An jenem 20. April 2010 sollte ein Bohrloch geschlossen werden, weil die Ölförderung dicht daneben fortgesetzt werden sollte. Kaluza war für die Vorbereitungen verantwortlich. Messungen und aufsteigende Gasblasen zeigten einen hohen Druck auf dem Rohr, durch das Bohrschlamm in das Loch gepresst wurde. Vidrine übernahm am Nachmittag die Verantwortung. Die Symptome am Bohrloch hatten sich nicht verändert. Beide Männer überlegten, ob defekte Ventile oder andere technische Gründe die Daten lieferten, die aus ihrer Sicht "keinen Sinn hatten". Sie verzichteten darauf, Experten in einem Kontrollzentrum um Rat zu fragen, die mit den Daten von der "Deepwater Horizon" versorgt wurden.
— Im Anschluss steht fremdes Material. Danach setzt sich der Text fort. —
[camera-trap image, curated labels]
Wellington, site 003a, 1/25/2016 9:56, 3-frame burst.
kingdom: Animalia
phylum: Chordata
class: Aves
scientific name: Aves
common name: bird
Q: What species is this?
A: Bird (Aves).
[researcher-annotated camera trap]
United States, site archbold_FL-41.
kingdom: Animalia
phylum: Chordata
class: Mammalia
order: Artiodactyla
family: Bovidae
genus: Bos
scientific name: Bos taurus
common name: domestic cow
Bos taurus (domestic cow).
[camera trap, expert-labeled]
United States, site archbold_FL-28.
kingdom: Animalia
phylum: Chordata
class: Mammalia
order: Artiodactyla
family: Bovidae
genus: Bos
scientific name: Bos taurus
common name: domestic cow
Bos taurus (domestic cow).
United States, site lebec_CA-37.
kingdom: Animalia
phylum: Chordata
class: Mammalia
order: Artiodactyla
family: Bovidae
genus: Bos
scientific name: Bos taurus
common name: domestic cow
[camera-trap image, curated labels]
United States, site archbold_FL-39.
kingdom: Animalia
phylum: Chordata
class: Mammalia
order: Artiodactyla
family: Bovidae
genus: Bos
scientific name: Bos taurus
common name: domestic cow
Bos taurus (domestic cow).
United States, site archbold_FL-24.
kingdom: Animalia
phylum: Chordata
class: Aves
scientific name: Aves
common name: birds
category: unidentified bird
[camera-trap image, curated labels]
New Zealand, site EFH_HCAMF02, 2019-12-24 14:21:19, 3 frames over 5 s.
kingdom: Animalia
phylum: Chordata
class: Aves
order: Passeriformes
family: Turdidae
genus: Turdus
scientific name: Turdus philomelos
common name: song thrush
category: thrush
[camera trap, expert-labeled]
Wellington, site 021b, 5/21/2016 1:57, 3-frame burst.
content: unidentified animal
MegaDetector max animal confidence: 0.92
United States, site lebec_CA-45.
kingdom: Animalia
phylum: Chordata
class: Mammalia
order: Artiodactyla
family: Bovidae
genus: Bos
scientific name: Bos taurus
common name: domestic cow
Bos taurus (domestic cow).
Schließlich gab Vidrine nach Darstellung der Staatsanwaltschaft die Anweisung, den Bohrschlamm zu entfernen. Der Chef des Bohrteams soll dagegen protestiert haben - vergeblich. Der gewaltige Druck führte zur Explosion.

Die Untersuchungen lieferten Hinweise darauf, dass Arbeiter gefeuert werden konnten, wenn sie durch die Betonung von Sicherheitsbedenken die Ölförderung verzögerten. Waren Vidrine und Kaluza einem ähnlichen Druck ausgeliefert, weil sie zwar das Kommando auf der Plattform hatten, aber sich gegenüber Vorgesetzten im Konzern wegen zu geringer Fördererträge hätten verantworten müssen?

Lange Zeit war es Praxis in den USA, bei solchen Katastrophen die Konzerne anzuklagen, aber auf die Ermittlung und Ahndung konkreter Verantwortungsträger zu verzichten. Von dieser Praxis, die Zeche für menschliches Versagen von den Firmen kompensieren zu lassen, scheint das Gericht in New Orleans abrücken zu wollen.

Die Anklagen waren erwartet worden, nachdem Vidrine und Kaluza ihre Mitwirkung bei der Aufarbeitung des Unglücks durch eine Senatskommission und staatliche Ermittler verweigert hatten. Vidrine berief sich auf gesundheitliche Probleme, Kaluza lehnte Aussagen ab, um sich nicht selbst zu belasten. Beide Verteidiger plädieren auf "nicht schuldig". "Die Regierung versucht der Öffentlichkeit einzureden, dass elf Männer starben", sagt Shaun Clark, einer der Anwälte von Kaluza, "weil zwei Leute auf einer Plattform einen Test fehlinterpretierten". Das aber sei "lächerlich".